ASSIGNED TASK: Of the lines listed below, return exactly those that run from the line containing "request_url: https://easychair.org/publications/keyword/MqjH" through the line containing "<!DOCTYPE html>", both included.
[Opening DATA SHOWN section]
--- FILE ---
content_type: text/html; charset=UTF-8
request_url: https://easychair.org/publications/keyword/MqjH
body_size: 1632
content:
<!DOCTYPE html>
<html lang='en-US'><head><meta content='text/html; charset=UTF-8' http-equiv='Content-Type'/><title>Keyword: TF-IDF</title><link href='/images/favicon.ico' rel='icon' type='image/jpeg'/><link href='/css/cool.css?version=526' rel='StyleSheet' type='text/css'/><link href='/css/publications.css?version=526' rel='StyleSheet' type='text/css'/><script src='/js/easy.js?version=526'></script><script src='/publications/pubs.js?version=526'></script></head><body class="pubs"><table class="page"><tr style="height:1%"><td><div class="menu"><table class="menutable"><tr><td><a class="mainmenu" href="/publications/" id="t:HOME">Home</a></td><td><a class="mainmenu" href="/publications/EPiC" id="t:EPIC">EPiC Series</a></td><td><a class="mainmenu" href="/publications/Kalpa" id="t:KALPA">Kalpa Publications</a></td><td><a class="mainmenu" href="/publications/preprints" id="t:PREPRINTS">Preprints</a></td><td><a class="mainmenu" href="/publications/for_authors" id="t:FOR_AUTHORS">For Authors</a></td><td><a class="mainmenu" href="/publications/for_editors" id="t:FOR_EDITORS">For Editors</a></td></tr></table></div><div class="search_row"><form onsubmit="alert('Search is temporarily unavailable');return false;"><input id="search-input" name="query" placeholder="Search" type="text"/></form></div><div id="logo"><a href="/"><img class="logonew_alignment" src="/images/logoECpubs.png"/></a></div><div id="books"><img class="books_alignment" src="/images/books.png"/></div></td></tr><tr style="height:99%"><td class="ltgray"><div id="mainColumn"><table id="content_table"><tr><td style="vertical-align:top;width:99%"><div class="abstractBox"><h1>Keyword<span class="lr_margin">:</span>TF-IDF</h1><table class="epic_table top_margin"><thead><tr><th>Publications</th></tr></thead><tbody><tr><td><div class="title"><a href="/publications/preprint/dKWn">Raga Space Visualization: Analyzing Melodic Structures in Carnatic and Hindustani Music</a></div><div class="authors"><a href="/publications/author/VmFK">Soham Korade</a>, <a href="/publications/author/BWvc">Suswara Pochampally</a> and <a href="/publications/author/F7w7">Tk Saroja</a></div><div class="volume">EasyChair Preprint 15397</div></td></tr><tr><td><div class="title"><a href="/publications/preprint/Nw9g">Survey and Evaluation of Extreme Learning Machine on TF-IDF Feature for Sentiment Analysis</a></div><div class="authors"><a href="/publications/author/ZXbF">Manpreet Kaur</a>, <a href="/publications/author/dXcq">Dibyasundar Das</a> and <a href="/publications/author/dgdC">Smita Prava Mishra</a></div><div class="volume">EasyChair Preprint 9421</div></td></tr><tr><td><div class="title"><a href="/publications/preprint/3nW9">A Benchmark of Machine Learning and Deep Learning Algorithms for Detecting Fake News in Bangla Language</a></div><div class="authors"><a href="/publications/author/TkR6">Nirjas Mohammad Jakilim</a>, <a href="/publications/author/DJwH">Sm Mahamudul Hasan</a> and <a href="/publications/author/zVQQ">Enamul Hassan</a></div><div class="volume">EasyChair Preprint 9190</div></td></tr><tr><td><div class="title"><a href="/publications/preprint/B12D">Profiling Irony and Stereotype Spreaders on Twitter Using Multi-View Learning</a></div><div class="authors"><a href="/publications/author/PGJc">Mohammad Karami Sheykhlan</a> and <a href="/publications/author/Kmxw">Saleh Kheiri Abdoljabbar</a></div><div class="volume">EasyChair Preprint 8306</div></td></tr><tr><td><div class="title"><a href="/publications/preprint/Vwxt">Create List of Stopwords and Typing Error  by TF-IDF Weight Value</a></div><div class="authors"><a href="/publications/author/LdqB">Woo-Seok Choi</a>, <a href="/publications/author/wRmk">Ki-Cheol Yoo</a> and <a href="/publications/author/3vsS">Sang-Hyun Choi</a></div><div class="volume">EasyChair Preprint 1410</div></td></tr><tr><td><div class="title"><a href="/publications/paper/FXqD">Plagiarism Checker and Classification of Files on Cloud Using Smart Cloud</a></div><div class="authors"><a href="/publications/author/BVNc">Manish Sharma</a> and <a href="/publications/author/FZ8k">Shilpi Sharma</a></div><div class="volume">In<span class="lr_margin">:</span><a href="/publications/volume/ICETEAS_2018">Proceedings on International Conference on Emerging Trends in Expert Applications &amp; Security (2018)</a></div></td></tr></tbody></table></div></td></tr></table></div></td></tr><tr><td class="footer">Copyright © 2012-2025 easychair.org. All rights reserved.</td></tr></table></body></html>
[Closing DATA SHOWN section]
RESULT BELOW:
request_url: https://easychair.org/publications/keyword/MqjH
body_size: 1632
content:
<!DOCTYPE html>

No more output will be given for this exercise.